• **What to work on**: Apart from the pictures, write out the records that follow exactly.

- Opening Delimiter -

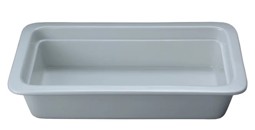 Zeige Details für V-ZUG Porzellanform 1/3 GN, Höhe 65 mm, K27626 Bild von V-ZUG Porzellanform 1/3 GN, Höhe 65 mm, K27626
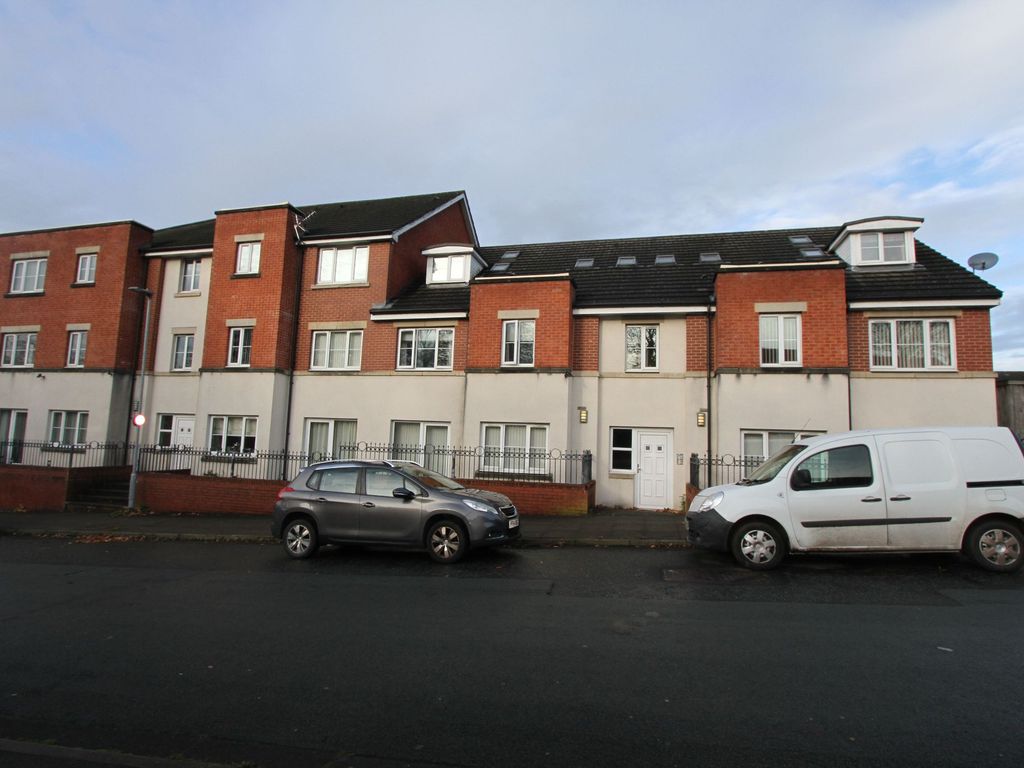 2 bed property for sale in Bradshaw Street, Wigan WN1 Zoopla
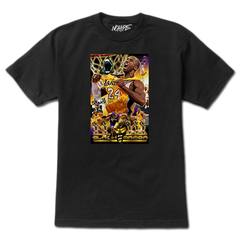 Camiseta No Hype Black Mamba Collage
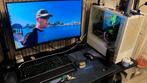 Gaming PC - RTX Videokaart - Snelle Processor, Computers en Software, Desktop Pc's, Ophalen of Verzenden, Zo goed als nieuw, Gaming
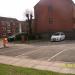 Blythe Court Car Park in Nuneaton city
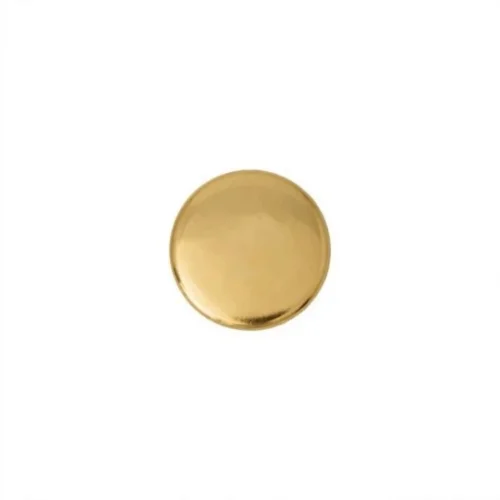 7.5 Mm Cap Rıvet - Sıcak Sarı Free Nikel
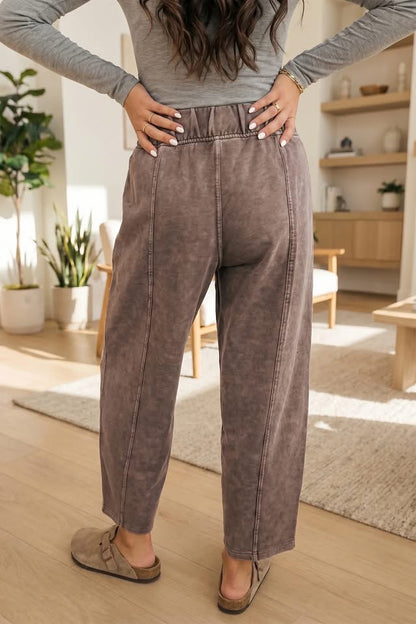 MOCHA LOUNGE SETS (PREORDER 8/8)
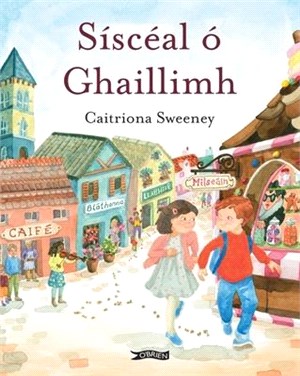 Síscéal Ó Ghaillimh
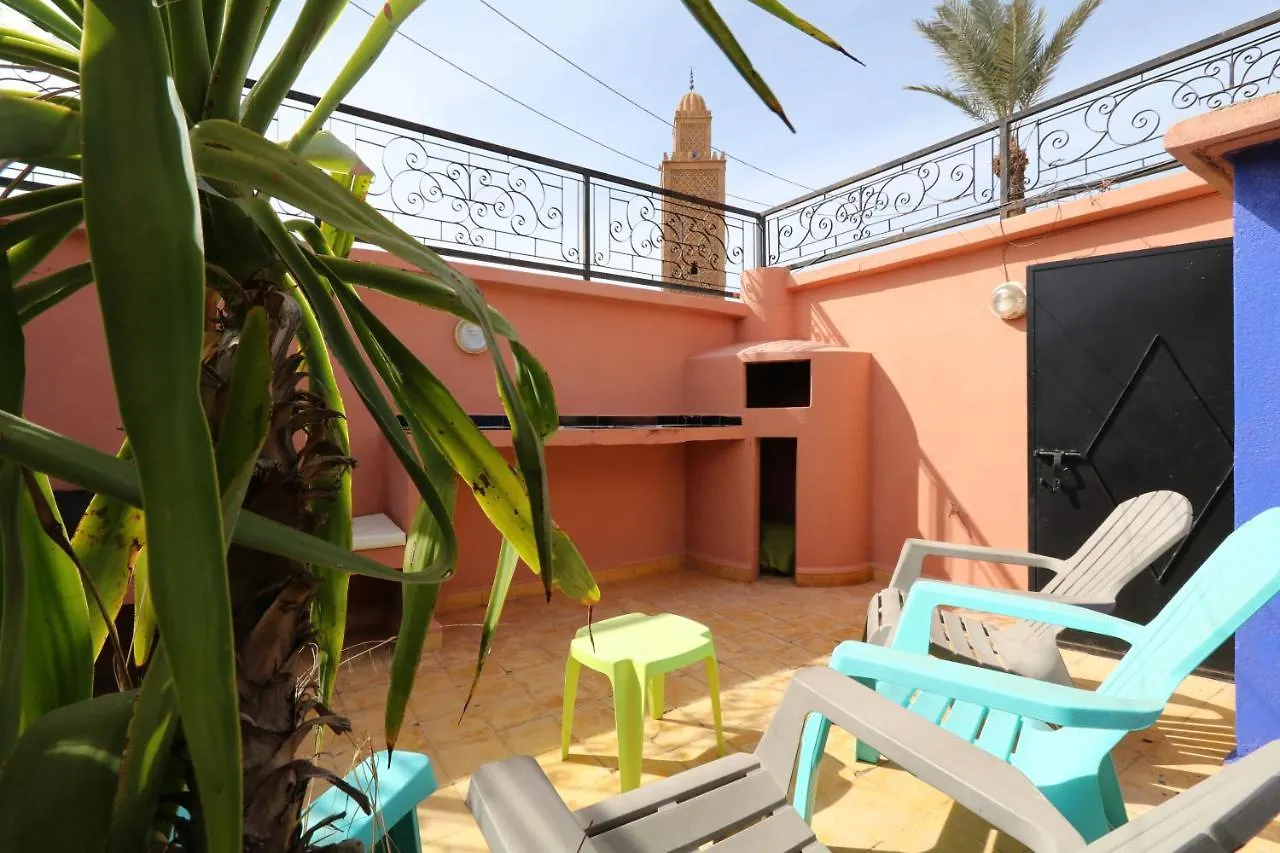 Residence Alqaria Assiyahiya Marakéš 0*,  Maroko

- Closing Delimiter -

• **Result**:
 Zeige Details für V-ZUG Porzellanform 1/3 GN, Höhe 65 mm, K27626 Bild von V-ZUG Porzellanform 1/3 GN, Höhe 65 mm, K27626
 2 bed property for sale in Bradshaw Street, Wigan WN1 Zoopla
 Camiseta No Hype Black Mamba Collage
 Gaming PC - RTX Videokaart - Snelle Processor, Computers en Software, Desktop Pc's, Ophalen of Verzenden, Zo goed als nieuw, Gaming
 Blythe Court Car Park in Nuneaton city
 7.5 Mm Cap Rıvet - Sıcak Sarı Free Nikel
 MOCHA LOUNGE SETS (PREORDER 8/8)
 Síscéal Ó Ghaillimh
 Residence Alqaria Assiyahiya Marakéš 0*,  Maroko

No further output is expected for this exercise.